Featuring the vocal talents of Alix Tobey Southwick as Doctor Jennifer Lawrence, the monotone leader of the pack (whose lines were loaded with sexual innuendo and dead-panned into hilarity), the script encountered Miss Lawrence in a few other incarnations. Lori Travis, Allison Washington and Kate Smith-Morse added their voices to the JL collection, and a particularly impressive moment arose between Travis’ Lawrence and Washington’s Lawrence— with great assistance from the Foley booth SFX team of Marcoot and Illuviel.

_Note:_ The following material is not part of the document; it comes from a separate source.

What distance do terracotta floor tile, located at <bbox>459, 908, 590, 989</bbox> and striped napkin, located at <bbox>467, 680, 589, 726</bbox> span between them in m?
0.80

Travis’ wanking gestures and facial expressions were to die for, a true scene-stealing moment in the midst of the calamity and chaos of the screaming masturbations from the “chorus of men” (contributed to by Todd Gardner, Mike Jancz, and Jon Freedlander.) All in all the stuff of sexy erotic nightmares and dreams come true.

Line of the script: Jennifer Lawrence— “…have you ever touched another Jennifer?”

Running Time: Approximately 3 hours with several breaks and pauses

In Conclusion

If you weren’t pleased out of your wits, well…YST has batteries for that (batteries not included.) One could always try ringing the Party Line, where Kate!Rousse! will pick up and for just six dollars for the first minute and two dollars for every minute thereafter, pleasure is guaranteed to be had— for someone* (*note, that someone may or may not be you.) Be sure not to miss the upcoming regularly scheduled installment of Horatio Dark’s Between the Lines at the end of the month.

Horatio Dark’s Between the Sheets was a one-evening exclusive event occurring for Valentine’s Day on February 14, 2016 at The Yellow Sign Theatre— 1726 N. Charles Street in the Station North Arts District of Baltimore. Be sure to attend the regularly scheduled Horatio Dark’s Between the Lines on Monday February 29, 2016 at the same venue, starting at 7:00pm. Arrive early as seats fill up quickly.